[start PASSAGE SHOWN]

# New Body's!



## Courtney Vaughan (Apr 11, 2007)

Danny painted up a new RC18T body for me, and the 18R came from ebay. Both cars finally don't look stock! Always makes me feel like I got new cars when I get new bodies.....just thought I'd share.

See you guys next weekend!


----------



## Courtney Vaughan (Apr 11, 2007)

*Gary*

Oh yeah, and Gary, I straightened up the wiring just for you!


----------



## nik77356 (Jun 8, 2007)

jeez!! all you guys got nice cars!! mines a piece of doody!! LOL


----------



## Froggy69 (Jul 21, 2004)

don't worry nick i'm sportin' a rtr


----------



## Jeff Dean (Jan 4, 2005)

Courtney,
Love the shot of your friend in the 2nd picture! Actually I like all the pics you take on the kitchen countertops. Im in the custom countertop business and we do a bunch of granite. Looking good!!

Jeff


----------



## nik77356 (Jun 8, 2007)

mines actually probly closer to FT than to RTR it just looks horrible. LOL


----------



## nik77356 (Jun 8, 2007)

and jeff, that dog is way cool!!!!


----------



## Courtney Vaughan (Apr 11, 2007)

Jeff Dean said:


> Courtney,
> Love the shot of your friend in the 2nd picture! Actually I like all the pics you take on the kitchen countertops. Im in the custom countertop business and we do a bunch of granite. Looking good!!
> 
> Jeff


Hah! That's Roscoe! My beagle! We got him from the pound, but I'd swear he's a pure bred beagle....

[end PASSAGE SHOWN]

» **WHAT TO WORK ON**:
1) List each distinct username that posts in the forum thread about new RC car bodies.
2) Pick up the forum thread about new RC car bodies after its last sentence and keep it going.

[start INFORMATION SUPPLIED]

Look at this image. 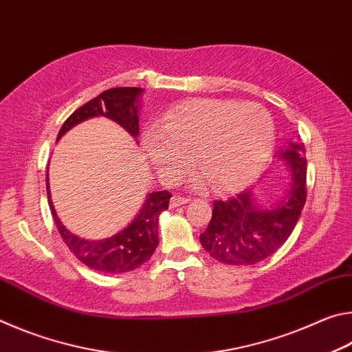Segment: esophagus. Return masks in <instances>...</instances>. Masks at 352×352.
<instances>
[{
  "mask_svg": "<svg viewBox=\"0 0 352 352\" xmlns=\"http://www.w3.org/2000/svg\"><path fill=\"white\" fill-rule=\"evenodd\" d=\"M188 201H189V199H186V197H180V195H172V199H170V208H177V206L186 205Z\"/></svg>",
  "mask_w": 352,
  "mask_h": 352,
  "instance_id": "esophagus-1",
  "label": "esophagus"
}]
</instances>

[end INFORMATION SUPPLIED]
[start INFORMATION SUPPLIED]

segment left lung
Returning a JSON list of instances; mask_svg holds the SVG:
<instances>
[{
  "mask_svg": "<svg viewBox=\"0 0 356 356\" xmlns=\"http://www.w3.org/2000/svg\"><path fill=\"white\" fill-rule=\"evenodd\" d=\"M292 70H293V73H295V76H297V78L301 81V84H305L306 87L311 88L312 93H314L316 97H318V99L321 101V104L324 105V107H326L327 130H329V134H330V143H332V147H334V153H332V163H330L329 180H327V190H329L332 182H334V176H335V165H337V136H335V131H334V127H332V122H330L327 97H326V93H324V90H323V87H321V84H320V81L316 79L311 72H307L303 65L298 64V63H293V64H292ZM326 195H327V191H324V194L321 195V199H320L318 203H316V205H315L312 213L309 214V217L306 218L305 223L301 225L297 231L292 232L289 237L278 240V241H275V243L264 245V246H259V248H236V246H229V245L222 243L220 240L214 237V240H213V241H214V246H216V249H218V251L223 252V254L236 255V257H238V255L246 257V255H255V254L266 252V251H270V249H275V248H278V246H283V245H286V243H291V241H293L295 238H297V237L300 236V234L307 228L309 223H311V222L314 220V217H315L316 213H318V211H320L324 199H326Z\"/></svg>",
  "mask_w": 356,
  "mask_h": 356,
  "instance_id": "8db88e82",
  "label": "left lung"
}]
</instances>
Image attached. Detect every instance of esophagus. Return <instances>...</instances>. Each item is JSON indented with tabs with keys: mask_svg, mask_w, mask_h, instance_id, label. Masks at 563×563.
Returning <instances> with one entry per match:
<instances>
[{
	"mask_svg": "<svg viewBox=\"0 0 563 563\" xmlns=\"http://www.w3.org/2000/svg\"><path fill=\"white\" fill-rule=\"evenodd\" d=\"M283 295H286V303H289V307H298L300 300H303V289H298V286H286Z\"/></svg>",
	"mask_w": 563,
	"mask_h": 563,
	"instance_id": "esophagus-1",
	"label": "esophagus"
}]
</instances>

[end INFORMATION SUPPLIED]

» **RESULTS BY TASK**:
1) Courtney Vaughan, nik77356, Froggy69, Jeff Dean

2)
And, yes those are custom countertops!


----------



## Guffinator (Aug 27, 2005)

I give you.....the Atomic Pumpkin!


----------



## Courtney Vaughan (Apr 11, 2007)

I'll let you call mine the pumpkin if I can call your 18B Kitt !


----------



## Guffinator (Aug 27, 2005)

Courtney Vaughan said:


> I'll let you call mine the pumpkin if I can call your 18B Kitt !


You already did 

It's ok, the truck body should be here this week. I'm having problems fitting all of my electronics under the buggy shell.


----------



## Courtney Vaughan (Apr 11, 2007)

good luck with that.....it's one of the reasons I got rid of my original RC18B. You pretty much have to have a micro receiver, mount your ESC between your motor & servo, and hardwire your motor/ESC to cut down the wires. I never got it perfectly right.....my body was always cocked up on one side.

P.S. I've got a brand new Spektrum Micro RX for sale on ebay right now for $75.....don't know if you run spektrum though.


----------



## danthrc (Jun 19, 2007)

CV, that 18R looked so awesome out in the sun on the track Saturday. That is a great looking car. The 18T looks good with the trim decals on it too. Nice!

Cant wait to see a bunch of these custom paint jobs out there on the track at the same time. On the track in the sun just makes the cars look so good.


----------



## Courtney Vaughan (Apr 11, 2007)

Why thank you kind sir! I'm quite fond of that color.....I emailed the seller to find out if he knew what brand/name it was, but haven't heard back from him yet. I think I will most likely paint the next one with that color, chrome, and black.

And, yes, the 18T looks really sharp with a few stickers on it! Trimmed the wing down a little too.....those goofy sides hang down like elephant ears!


----------



## Guffinator (Aug 27, 2005)

Our trucks may turn out a bit similar Courtney, I'm putting the same paint job on my truck that I'm using on the R


----------



## Courtney Vaughan (Apr 11, 2007)

Believe me, yours will look much different from mine on the track......mine will be upside down most of the time!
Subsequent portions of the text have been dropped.